Do this:
Can you transcribe every line exactly and leave the pictures behind?

============

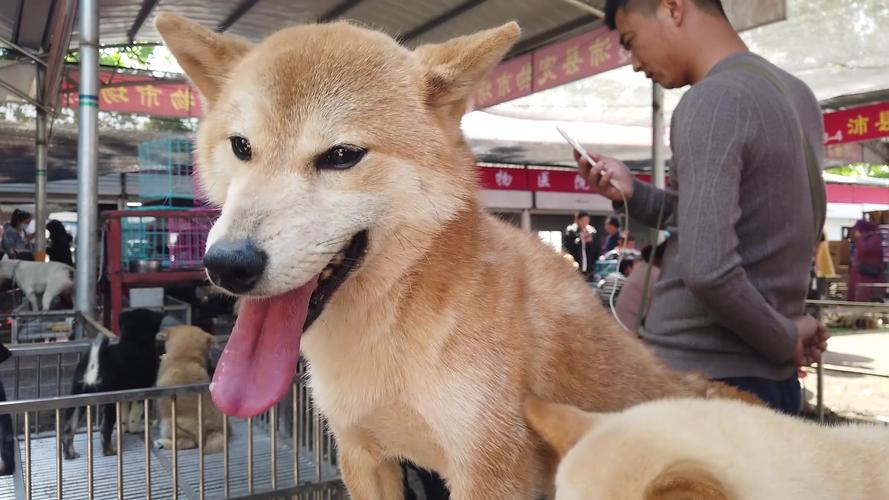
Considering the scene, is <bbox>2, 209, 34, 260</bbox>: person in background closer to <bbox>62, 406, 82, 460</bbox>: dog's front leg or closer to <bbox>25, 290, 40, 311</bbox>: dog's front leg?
<bbox>25, 290, 40, 311</bbox>: dog's front leg

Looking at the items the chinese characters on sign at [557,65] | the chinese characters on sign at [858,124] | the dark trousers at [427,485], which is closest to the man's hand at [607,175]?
the dark trousers at [427,485]

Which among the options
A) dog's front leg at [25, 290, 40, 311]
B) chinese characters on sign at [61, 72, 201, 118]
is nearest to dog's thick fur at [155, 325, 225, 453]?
dog's front leg at [25, 290, 40, 311]

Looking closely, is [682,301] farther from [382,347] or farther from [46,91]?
[46,91]

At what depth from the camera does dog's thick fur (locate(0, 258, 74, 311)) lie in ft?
20.0

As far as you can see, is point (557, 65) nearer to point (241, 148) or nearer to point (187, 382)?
point (187, 382)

============

The result:
Considering the scene, is <bbox>2, 209, 34, 260</bbox>: person in background closer to <bbox>62, 406, 82, 460</bbox>: dog's front leg or closer to <bbox>25, 290, 40, 311</bbox>: dog's front leg?
<bbox>25, 290, 40, 311</bbox>: dog's front leg

Looking at the items the chinese characters on sign at [557,65] | the chinese characters on sign at [858,124] | the dark trousers at [427,485], which is closest to the man's hand at [607,175]?
the dark trousers at [427,485]

Which among the options
A) dog's front leg at [25, 290, 40, 311]
B) chinese characters on sign at [61, 72, 201, 118]
is nearest to dog's thick fur at [155, 325, 225, 453]?
dog's front leg at [25, 290, 40, 311]

Looking closely, is [682,301] farther from [382,347] or farther from [46,91]?
[46,91]

At what depth from the camera does dog's thick fur (locate(0, 258, 74, 311)) lie in ft?
20.0

As far as you can see, is point (557, 65) nearer to point (241, 148) or nearer to point (187, 382)?
point (187, 382)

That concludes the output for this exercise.